Question

For the following questions, consider A (7, -9) and B (2,3)
a) Determine $\overrightarrow {AB} $
b) Determine $|\overrightarrow {AB} |$
c) A unit vector in the direction of $\overrightarrow {AB} $
d) A vector three times as long as $\overrightarrow {AB} $ in the opposite direction

Answer 1

Hint: A vector from point A to B can be found by subtracting the coordinates of the former from the latter. For example a vector from (2,5) to (7,8) would be $5\hat i + 3\hat j$ . Mod of this vector would be $\sqrt {{5^2} + {3^2}} $.

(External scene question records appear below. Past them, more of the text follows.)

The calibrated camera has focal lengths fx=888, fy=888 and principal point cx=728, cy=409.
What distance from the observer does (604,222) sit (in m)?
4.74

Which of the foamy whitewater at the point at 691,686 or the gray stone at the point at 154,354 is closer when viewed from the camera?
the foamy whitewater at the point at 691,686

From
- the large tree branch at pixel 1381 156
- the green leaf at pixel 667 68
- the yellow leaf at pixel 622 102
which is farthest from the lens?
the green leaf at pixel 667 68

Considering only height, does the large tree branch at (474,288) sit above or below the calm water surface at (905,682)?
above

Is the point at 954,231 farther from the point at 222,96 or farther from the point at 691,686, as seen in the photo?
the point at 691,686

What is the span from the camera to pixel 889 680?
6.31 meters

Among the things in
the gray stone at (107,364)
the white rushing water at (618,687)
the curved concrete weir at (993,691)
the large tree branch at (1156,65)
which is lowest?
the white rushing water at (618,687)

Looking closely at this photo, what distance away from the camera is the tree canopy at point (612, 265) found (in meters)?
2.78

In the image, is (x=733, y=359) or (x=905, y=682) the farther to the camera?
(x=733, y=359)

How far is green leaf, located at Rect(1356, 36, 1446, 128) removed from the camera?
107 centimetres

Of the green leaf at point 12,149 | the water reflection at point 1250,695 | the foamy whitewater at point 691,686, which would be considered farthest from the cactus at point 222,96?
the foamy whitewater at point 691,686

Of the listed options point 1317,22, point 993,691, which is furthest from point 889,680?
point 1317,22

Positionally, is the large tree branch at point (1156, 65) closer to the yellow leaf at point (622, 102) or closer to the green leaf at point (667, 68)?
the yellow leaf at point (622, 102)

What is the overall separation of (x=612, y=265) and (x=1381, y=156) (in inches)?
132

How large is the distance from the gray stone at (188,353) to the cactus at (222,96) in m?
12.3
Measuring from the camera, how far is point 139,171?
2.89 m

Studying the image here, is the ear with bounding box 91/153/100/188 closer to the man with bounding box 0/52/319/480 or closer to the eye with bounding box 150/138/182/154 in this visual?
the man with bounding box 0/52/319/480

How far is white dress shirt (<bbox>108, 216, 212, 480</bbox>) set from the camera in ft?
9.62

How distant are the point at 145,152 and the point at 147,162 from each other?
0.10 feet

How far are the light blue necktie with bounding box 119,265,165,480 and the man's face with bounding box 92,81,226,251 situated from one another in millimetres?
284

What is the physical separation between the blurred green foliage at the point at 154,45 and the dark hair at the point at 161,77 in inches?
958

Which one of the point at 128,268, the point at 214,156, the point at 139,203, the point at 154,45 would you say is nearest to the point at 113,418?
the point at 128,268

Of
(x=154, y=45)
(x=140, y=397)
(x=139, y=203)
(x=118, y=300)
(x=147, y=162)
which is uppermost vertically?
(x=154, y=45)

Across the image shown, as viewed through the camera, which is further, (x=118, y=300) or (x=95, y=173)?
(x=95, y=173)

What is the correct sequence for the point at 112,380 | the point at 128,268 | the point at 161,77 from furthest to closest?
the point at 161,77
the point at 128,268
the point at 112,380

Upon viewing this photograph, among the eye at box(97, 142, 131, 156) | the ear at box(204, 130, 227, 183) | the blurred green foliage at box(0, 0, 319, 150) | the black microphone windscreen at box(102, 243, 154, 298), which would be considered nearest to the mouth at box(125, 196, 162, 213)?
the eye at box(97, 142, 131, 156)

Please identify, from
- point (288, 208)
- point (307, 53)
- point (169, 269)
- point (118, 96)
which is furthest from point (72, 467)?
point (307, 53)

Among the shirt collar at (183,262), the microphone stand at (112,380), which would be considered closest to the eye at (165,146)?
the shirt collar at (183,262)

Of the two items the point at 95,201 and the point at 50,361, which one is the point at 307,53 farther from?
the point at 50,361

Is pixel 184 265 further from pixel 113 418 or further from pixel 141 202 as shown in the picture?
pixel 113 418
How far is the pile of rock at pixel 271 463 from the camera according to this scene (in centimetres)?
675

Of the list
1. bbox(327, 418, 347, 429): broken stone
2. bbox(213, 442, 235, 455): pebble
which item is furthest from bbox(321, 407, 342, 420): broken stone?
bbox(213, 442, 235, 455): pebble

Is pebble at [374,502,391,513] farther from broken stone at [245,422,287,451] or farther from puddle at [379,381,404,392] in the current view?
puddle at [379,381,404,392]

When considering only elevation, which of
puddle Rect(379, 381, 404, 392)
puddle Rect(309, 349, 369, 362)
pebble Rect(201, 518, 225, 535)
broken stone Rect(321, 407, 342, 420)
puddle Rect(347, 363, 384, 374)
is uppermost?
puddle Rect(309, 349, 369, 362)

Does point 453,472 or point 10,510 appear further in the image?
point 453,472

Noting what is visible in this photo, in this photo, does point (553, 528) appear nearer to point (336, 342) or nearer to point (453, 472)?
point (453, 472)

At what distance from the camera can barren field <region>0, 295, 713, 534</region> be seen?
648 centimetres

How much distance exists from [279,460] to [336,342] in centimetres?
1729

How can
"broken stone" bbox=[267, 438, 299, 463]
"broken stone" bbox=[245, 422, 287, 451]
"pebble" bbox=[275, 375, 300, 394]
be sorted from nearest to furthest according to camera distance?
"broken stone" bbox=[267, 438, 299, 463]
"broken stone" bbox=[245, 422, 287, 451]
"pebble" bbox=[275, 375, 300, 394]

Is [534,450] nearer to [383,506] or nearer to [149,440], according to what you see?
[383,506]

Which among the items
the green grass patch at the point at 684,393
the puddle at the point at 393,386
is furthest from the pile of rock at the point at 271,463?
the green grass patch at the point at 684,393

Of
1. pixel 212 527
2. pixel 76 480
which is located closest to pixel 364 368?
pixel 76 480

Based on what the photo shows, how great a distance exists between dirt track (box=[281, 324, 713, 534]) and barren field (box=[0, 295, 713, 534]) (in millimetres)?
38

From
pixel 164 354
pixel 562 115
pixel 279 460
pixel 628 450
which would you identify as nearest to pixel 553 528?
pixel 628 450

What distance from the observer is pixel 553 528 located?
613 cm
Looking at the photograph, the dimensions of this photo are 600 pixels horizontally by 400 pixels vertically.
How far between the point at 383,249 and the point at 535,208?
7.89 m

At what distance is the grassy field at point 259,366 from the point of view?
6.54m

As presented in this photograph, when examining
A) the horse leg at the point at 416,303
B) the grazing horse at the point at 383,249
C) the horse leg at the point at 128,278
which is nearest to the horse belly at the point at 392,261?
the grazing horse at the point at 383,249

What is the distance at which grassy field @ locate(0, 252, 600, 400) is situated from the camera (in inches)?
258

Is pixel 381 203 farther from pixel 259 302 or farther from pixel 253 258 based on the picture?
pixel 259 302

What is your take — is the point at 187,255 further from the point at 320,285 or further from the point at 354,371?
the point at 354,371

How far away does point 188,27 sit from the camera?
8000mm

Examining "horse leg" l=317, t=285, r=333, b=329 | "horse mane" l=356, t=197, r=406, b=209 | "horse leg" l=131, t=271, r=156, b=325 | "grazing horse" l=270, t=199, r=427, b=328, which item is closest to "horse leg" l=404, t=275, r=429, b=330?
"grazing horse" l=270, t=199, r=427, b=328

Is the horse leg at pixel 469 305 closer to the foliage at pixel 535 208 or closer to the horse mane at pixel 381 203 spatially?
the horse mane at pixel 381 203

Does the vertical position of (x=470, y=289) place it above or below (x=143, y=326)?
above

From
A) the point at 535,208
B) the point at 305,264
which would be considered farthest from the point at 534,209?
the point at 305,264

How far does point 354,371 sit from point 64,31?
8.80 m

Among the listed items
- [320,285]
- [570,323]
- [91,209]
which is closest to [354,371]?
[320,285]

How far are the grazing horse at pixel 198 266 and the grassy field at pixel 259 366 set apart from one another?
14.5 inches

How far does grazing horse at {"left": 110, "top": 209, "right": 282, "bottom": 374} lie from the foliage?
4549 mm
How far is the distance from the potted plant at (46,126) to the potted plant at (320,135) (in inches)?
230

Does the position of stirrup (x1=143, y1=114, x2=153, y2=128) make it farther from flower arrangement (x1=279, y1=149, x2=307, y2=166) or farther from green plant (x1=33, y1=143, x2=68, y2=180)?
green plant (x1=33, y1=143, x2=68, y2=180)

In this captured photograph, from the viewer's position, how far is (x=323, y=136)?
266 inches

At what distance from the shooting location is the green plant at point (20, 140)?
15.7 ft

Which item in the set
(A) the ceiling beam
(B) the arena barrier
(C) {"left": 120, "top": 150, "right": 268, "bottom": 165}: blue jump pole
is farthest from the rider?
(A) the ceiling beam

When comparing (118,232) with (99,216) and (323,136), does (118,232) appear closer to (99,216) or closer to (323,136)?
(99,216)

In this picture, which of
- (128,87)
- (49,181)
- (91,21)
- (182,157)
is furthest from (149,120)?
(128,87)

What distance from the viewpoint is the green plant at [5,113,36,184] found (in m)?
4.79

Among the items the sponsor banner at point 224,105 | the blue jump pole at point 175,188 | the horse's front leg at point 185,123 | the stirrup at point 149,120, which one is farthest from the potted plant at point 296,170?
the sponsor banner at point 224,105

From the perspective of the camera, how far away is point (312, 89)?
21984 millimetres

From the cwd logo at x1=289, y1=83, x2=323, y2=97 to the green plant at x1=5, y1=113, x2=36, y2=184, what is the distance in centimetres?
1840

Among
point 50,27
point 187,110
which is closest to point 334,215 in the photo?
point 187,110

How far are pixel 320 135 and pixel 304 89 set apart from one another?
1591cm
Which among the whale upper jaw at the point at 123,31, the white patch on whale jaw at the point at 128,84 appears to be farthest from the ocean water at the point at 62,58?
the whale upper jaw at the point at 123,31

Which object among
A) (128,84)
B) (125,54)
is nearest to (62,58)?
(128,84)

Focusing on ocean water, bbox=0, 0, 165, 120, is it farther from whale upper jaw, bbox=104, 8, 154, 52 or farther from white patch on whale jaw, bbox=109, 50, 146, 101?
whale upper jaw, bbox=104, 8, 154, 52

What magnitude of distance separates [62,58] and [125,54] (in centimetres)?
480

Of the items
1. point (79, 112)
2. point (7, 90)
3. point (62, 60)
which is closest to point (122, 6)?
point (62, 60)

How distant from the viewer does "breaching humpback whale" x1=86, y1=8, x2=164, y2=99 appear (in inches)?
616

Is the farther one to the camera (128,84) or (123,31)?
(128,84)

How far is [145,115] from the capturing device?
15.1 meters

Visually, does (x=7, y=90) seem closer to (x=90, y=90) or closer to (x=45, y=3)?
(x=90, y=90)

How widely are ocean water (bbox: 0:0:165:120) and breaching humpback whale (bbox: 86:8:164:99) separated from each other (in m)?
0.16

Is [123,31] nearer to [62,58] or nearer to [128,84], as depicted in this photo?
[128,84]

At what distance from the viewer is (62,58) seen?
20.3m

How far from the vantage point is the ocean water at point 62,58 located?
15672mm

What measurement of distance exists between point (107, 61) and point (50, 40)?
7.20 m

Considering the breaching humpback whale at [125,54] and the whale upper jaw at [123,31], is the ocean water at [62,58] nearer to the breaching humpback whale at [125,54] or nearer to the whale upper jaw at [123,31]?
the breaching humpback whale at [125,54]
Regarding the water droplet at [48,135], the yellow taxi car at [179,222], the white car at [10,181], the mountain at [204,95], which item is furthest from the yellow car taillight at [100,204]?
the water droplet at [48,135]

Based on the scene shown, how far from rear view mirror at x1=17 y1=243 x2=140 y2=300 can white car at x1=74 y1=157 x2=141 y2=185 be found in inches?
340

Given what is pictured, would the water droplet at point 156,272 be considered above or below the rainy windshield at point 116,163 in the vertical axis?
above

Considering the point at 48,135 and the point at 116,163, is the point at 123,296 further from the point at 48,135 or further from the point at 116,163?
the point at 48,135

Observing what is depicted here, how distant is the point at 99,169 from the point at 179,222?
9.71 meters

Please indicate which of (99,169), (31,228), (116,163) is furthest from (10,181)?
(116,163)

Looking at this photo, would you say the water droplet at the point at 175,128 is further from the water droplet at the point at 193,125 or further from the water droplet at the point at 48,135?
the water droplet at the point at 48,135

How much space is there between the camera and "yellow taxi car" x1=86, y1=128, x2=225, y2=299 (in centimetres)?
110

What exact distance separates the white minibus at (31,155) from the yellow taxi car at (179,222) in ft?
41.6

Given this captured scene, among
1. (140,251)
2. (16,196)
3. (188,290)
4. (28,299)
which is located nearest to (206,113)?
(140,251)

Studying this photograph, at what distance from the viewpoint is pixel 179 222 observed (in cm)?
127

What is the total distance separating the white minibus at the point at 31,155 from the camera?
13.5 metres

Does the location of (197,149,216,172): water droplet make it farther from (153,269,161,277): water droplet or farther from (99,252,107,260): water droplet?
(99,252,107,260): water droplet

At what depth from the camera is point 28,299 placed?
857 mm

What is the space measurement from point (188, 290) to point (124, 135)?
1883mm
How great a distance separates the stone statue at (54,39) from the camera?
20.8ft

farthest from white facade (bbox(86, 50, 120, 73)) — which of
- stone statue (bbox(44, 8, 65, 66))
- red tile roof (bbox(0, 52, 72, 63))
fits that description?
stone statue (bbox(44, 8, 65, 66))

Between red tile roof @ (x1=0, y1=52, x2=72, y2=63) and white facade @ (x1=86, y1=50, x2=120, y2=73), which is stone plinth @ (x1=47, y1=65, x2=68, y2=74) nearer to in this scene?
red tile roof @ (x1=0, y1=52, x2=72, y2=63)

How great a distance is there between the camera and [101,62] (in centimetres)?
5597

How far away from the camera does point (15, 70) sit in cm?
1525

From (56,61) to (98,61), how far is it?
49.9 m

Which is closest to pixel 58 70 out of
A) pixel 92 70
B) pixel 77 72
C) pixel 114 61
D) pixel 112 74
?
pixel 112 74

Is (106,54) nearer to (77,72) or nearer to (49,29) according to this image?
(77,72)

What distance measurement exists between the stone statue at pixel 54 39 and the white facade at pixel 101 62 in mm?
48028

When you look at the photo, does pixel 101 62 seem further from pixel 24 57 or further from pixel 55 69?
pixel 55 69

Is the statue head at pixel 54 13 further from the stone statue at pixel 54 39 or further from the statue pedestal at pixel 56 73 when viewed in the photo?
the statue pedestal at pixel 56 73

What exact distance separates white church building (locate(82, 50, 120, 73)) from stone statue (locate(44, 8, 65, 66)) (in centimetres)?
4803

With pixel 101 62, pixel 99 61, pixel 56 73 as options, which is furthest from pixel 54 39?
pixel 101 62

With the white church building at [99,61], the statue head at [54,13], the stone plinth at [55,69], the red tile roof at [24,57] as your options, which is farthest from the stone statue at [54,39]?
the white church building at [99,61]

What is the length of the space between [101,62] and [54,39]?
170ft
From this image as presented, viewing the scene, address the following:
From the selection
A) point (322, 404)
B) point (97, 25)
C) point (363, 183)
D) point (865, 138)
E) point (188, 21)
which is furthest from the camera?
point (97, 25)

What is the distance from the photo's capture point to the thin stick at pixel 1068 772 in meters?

Complete step by step answer:
First, we would know how a vector is defined in the coordinate plane. For any point with coordinates (a,b), a vector from origin is said to be $a\hat i + b\hat j$. Let there be two points P and Q with coordinates (a,b) and (c,d) respectively. Corresponding vectors from origin would be
$\overrightarrow {OP} = a\hat i + b\hat j$ and $\overrightarrow {OQ} = c\hat i + d\hat j$ .
So here, according to Triangle law of vector addition (that states that if two vectors are represented by two sides of a triangle in sequence, then third closing side of the triangle, in the opposite direction of the sequence, represents the sum (or resultant) of the two vectors in both magnitude and direction) we can say that,
\[
  \overrightarrow {OP} + \overrightarrow {PQ} = \overrightarrow {OQ} \\
   \Rightarrow \overrightarrow {PQ} = \overrightarrow {OQ} - \overrightarrow {OP} \\
   \Rightarrow \overrightarrow {PQ} = \left( {c\hat i + d\hat j} \right) - (a\hat i + b\hat j) \\
   \Rightarrow \overrightarrow {PQ} = \left( {c - a} \right)\hat i + (d - b)\hat j \\
 \]
Also the mod of vector equals,
$|\overrightarrow {PQ|} = \sqrt {{{\left( {c - a} \right)}^2} + {{\left( {d - b} \right)}^2}} $
Using the above formulas, we can find
a) $\overrightarrow {AB} $
\[
  \overrightarrow {AB} = \overrightarrow {OB} - \overrightarrow {OA} \\
   \Rightarrow \overrightarrow {AB} = \left( {2\hat i + 3\hat j} \right) - (7\hat i - 9\hat j) \\
   \Rightarrow \overrightarrow {AB} = (2 - 7)\hat i + \left( {3 + 9} \right)\hat j \\
   \Rightarrow \overrightarrow {AB} = - 5\hat i + 12\hat j \\
 \]
b) $|\overrightarrow {AB} |$
 $
  |\overrightarrow {AB} | = \sqrt {{{\left( { - 5} \right)}^2} + {{\left( {12} \right)}^2}} \\
   \Rightarrow |\overrightarrow {AB} | = \sqrt {25 + 144} = \sqrt {169} \\
   \Rightarrow |\overrightarrow {AB} | = 13 \\
 $
c) A unit vector in the direction of $\overrightarrow {AB} $
Unit vector in any direction is a vector in the given direction having a magnitude of 1.
Therefore, a unit vector in the direction of AB vector would be AB divided by its mod. Let the vector be $\overrightarrow U $.
$
  \overrightarrow U = \dfrac{{\overrightarrow {AB} }}{{|\overrightarrow {AB} |}} = \dfrac{{ - 5\hat i + 12\hat j}}{{13}} \\
   \Rightarrow \overrightarrow U = \dfrac{{ - 5}}{{13}}\hat i + \dfrac{{12}}{{13}}\hat j \\
 $

d) A vector three times as long as $\overrightarrow {AB} $ in the opposite direction
A vector in the opposite direction is simply denoted by a negative sign. Let the required vector be $\overrightarrow T $ .So, a vector in the opposite direction of $\overrightarrow {AB} $ and 3 times as long would be
$
  \overrightarrow T = 3 \times \left( { - \overrightarrow {AB} } \right) \\
   \Rightarrow \overrightarrow T = 3 \times (5\hat i - 12\hat j) \\
   \Rightarrow \overrightarrow T = 15\hat i - 36\hat j \\
 $

Note:Here we can also solve the latter two parts simply in mind. Also, in these kinds of questions it is always recommended to make a figure before coming to the numerical part as it helps greatly in solving the question.